* Problem description
Update the items below by replacing every "windshield wiper" with "wiper blade". Leave everything else unchanged.

Items from a data collection:
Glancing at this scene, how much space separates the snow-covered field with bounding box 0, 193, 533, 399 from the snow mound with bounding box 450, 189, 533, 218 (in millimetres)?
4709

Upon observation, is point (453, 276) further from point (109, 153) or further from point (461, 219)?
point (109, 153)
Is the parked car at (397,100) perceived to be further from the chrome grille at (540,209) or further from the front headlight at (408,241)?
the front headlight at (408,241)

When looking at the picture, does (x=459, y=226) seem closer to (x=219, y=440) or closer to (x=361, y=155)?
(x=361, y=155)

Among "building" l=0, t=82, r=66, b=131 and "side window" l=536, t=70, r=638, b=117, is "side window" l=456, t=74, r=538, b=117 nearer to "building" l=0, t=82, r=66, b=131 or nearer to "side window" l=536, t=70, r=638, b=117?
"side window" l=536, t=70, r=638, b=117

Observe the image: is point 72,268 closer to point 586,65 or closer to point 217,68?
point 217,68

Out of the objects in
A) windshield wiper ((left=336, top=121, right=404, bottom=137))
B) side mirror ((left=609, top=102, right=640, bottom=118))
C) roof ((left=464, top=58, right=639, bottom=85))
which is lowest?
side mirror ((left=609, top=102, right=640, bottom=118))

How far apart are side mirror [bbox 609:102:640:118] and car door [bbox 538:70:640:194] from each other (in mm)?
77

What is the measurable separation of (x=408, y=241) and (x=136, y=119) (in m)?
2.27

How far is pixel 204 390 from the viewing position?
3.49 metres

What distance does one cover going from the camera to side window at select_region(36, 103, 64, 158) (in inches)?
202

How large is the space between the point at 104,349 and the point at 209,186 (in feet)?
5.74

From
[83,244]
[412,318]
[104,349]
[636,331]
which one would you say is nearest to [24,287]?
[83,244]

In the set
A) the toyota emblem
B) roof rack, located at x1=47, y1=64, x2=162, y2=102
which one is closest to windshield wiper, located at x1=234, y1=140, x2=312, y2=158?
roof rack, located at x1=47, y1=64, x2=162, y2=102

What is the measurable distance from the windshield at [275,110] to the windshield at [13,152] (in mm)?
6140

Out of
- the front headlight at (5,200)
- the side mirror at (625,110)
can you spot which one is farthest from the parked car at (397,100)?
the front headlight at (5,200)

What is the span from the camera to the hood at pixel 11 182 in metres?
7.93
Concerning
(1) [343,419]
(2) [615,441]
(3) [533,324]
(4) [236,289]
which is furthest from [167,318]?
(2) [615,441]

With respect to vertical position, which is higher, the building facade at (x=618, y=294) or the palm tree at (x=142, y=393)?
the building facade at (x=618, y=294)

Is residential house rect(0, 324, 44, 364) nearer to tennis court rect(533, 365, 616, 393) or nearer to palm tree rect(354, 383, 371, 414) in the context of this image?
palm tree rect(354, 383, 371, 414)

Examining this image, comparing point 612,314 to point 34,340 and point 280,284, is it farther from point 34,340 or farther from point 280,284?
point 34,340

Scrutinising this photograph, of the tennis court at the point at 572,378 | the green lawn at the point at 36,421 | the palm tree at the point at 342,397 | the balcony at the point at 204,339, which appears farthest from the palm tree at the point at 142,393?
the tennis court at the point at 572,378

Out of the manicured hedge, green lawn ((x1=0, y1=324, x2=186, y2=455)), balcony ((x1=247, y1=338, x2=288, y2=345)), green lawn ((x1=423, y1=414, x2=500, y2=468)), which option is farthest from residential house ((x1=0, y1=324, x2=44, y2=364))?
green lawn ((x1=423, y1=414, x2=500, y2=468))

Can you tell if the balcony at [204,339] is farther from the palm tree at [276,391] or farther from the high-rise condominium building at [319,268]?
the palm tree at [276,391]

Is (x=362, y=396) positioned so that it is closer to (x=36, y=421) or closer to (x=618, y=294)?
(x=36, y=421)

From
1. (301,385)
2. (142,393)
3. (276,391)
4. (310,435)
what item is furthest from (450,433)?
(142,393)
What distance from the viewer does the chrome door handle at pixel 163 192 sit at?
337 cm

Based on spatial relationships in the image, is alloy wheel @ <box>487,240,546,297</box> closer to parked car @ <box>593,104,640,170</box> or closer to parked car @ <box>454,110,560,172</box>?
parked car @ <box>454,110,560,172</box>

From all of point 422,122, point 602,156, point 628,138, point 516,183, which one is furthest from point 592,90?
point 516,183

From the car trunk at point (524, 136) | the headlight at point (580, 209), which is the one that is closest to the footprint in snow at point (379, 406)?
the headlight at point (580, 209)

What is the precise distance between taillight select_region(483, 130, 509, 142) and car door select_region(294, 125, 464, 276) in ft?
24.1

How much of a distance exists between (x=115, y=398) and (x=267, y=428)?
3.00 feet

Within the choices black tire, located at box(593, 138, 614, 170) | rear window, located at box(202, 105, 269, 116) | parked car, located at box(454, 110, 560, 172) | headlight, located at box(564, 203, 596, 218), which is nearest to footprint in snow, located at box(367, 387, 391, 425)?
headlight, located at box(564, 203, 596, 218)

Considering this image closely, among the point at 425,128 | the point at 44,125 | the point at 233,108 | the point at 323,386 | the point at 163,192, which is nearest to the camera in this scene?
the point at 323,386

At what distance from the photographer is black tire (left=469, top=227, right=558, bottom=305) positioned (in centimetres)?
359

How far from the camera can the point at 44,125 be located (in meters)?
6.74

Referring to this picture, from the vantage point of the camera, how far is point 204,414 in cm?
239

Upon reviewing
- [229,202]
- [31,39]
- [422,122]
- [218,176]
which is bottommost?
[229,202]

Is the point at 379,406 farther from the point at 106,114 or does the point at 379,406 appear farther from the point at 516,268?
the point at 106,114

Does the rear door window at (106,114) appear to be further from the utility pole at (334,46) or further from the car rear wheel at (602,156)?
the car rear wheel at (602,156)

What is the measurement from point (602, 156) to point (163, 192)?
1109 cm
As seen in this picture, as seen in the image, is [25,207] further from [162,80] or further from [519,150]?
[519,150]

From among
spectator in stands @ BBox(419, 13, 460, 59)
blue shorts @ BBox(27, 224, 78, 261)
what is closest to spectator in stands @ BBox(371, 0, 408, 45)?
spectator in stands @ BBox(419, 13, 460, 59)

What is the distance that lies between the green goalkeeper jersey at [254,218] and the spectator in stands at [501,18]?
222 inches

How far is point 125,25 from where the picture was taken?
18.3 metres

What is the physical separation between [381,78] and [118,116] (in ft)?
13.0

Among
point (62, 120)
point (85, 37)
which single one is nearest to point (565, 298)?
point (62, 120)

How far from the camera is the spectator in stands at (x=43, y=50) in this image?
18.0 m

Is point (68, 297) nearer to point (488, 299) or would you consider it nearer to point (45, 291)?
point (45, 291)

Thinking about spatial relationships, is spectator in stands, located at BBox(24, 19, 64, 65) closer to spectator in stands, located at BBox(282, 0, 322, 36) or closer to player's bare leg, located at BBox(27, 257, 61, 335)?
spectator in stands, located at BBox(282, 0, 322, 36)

* Task output
Glancing at this scene, how much space separates the snow-covered field with bounding box 0, 193, 533, 399 from the snow mound with bounding box 450, 189, 533, 218 (in millimetres)?
4709

Upon observation, is point (453, 276) further from point (109, 153) or further from point (461, 219)?
point (109, 153)
Is the parked car at (397,100) perceived to be further from the chrome grille at (540,209) or further from the front headlight at (408,241)?
the front headlight at (408,241)

When looking at the picture, does (x=459, y=226) seem closer to (x=219, y=440) or closer to (x=361, y=155)?
(x=361, y=155)

Among "building" l=0, t=82, r=66, b=131 and "side window" l=536, t=70, r=638, b=117, is "side window" l=456, t=74, r=538, b=117 nearer to "building" l=0, t=82, r=66, b=131 or nearer to "side window" l=536, t=70, r=638, b=117?
"side window" l=536, t=70, r=638, b=117

Observe the image: is point 72,268 closer to point 586,65 or closer to point 217,68?
point 217,68

Out of the objects in
A) wiper blade ((left=336, top=121, right=404, bottom=137))
B) side mirror ((left=609, top=102, right=640, bottom=118))
C) roof ((left=464, top=58, right=639, bottom=85))
which is lowest?
side mirror ((left=609, top=102, right=640, bottom=118))

How far apart are side mirror [bbox 609:102:640:118] and car door [bbox 538:70:640:194] from each other (in mm)?
77

What is the measurable separation of (x=408, y=241) and (x=136, y=119) (in m)?
2.27

How far is pixel 204 390 from the viewing position?
3.49 metres

What distance does one cover going from the camera to side window at select_region(36, 103, 64, 158) (in inches)?
202

How large is the space between the point at 104,349 and the point at 209,186 (in feet)?
5.74

From
[83,244]
[412,318]
[104,349]
[636,331]
which one would you say is nearest to [24,287]?
[83,244]

In the set
A) the toyota emblem
B) roof rack, located at x1=47, y1=64, x2=162, y2=102
which one is closest to wiper blade, located at x1=234, y1=140, x2=312, y2=158?
roof rack, located at x1=47, y1=64, x2=162, y2=102

What is the measurable distance from the windshield at [275,110] to the windshield at [13,152] (in mm)?
6140

Out of
- the front headlight at (5,200)
- the side mirror at (625,110)
can you spot which one is farthest from the parked car at (397,100)?
the front headlight at (5,200)

What is the span from the camera to the hood at pixel 11 182 in metres?
7.93
Concerning
(1) [343,419]
(2) [615,441]
(3) [533,324]
(4) [236,289]
which is furthest from [167,318]?
(2) [615,441]

With respect to vertical position, which is higher, the building facade at (x=618, y=294) or the palm tree at (x=142, y=393)?
the building facade at (x=618, y=294)

Is residential house rect(0, 324, 44, 364) nearer to tennis court rect(533, 365, 616, 393) or nearer to palm tree rect(354, 383, 371, 414) in the context of this image?
palm tree rect(354, 383, 371, 414)

Examining this image, comparing point 612,314 to point 34,340 and point 280,284, is it farther from point 34,340 or farther from point 280,284?
point 34,340

Scrutinising this photograph, of the tennis court at the point at 572,378 | the green lawn at the point at 36,421 | the palm tree at the point at 342,397 | the balcony at the point at 204,339, which appears farthest from the palm tree at the point at 142,393?
the tennis court at the point at 572,378

Out of the manicured hedge, green lawn ((x1=0, y1=324, x2=186, y2=455)), balcony ((x1=247, y1=338, x2=288, y2=345)), green lawn ((x1=423, y1=414, x2=500, y2=468)), which option is farthest from residential house ((x1=0, y1=324, x2=44, y2=364))?
green lawn ((x1=423, y1=414, x2=500, y2=468))

Can you tell if the balcony at [204,339] is farther from the palm tree at [276,391] or farther from the high-rise condominium building at [319,268]?
the palm tree at [276,391]

Is (x=362, y=396) positioned so that it is closer to (x=36, y=421) or closer to (x=618, y=294)?
(x=36, y=421)

From
1. (301,385)
2. (142,393)
3. (276,391)
4. (310,435)
what item is furthest from (450,433)?
(142,393)
What distance from the viewer does the chrome door handle at pixel 163 192 sit at?
337 cm

Based on spatial relationships in the image, is alloy wheel @ <box>487,240,546,297</box> closer to parked car @ <box>593,104,640,170</box> or closer to parked car @ <box>454,110,560,172</box>?
parked car @ <box>454,110,560,172</box>

From all of point 422,122, point 602,156, point 628,138, point 516,183, which one is furthest from point 592,90?
point 516,183

From the car trunk at point (524, 136) | the headlight at point (580, 209), which is the one that is closest to the footprint in snow at point (379, 406)?
the headlight at point (580, 209)

What is the precise distance between taillight select_region(483, 130, 509, 142) and car door select_region(294, 125, 464, 276) in ft?
24.1

How much of a distance exists between (x=115, y=398) and (x=267, y=428)?
3.00 feet

Within the choices black tire, located at box(593, 138, 614, 170) | rear window, located at box(202, 105, 269, 116) | parked car, located at box(454, 110, 560, 172) | headlight, located at box(564, 203, 596, 218), which is nearest to footprint in snow, located at box(367, 387, 391, 425)?
headlight, located at box(564, 203, 596, 218)

Considering this image closely, among the point at 425,128 | the point at 44,125 | the point at 233,108 | the point at 323,386 | the point at 163,192, which is nearest to the camera in this scene?
the point at 323,386

At what distance from the photographer is black tire (left=469, top=227, right=558, bottom=305) positioned (in centimetres)?
359

How far from the camera can the point at 44,125 be located (in meters)?
6.74

Referring to this picture, from the vantage point of the camera, how far is point 204,414 in cm?
239

Upon reviewing
- [229,202]
- [31,39]
- [422,122]
- [218,176]
which is bottommost?
[229,202]

Is the point at 379,406 farther from the point at 106,114 or does the point at 379,406 appear farther from the point at 516,268?
the point at 106,114

Does the rear door window at (106,114) appear to be further from the utility pole at (334,46) or further from the car rear wheel at (602,156)?
the car rear wheel at (602,156)

What is the measurement from point (602, 156) to point (163, 192)?
1109 cm
As seen in this picture, as seen in the image, is [25,207] further from [162,80] or further from [519,150]?
[519,150]

From among
spectator in stands @ BBox(419, 13, 460, 59)
blue shorts @ BBox(27, 224, 78, 261)
what is closest to spectator in stands @ BBox(371, 0, 408, 45)?
spectator in stands @ BBox(419, 13, 460, 59)

What is the distance that lies between the green goalkeeper jersey at [254,218] and the spectator in stands at [501,18]?
222 inches

How far is point 125,25 from where the picture was taken?
18.3 metres

What is the physical separation between [381,78] and [118,116] (in ft)?
13.0

Among
point (62, 120)
point (85, 37)
which single one is nearest to point (565, 298)?
point (62, 120)

How far from the camera is the spectator in stands at (x=43, y=50) in this image?
18.0 m

Is point (68, 297) nearer to point (488, 299) or would you consider it nearer to point (45, 291)?
point (45, 291)

Thinking about spatial relationships, is spectator in stands, located at BBox(24, 19, 64, 65) closer to spectator in stands, located at BBox(282, 0, 322, 36) or closer to player's bare leg, located at BBox(27, 257, 61, 335)?
spectator in stands, located at BBox(282, 0, 322, 36)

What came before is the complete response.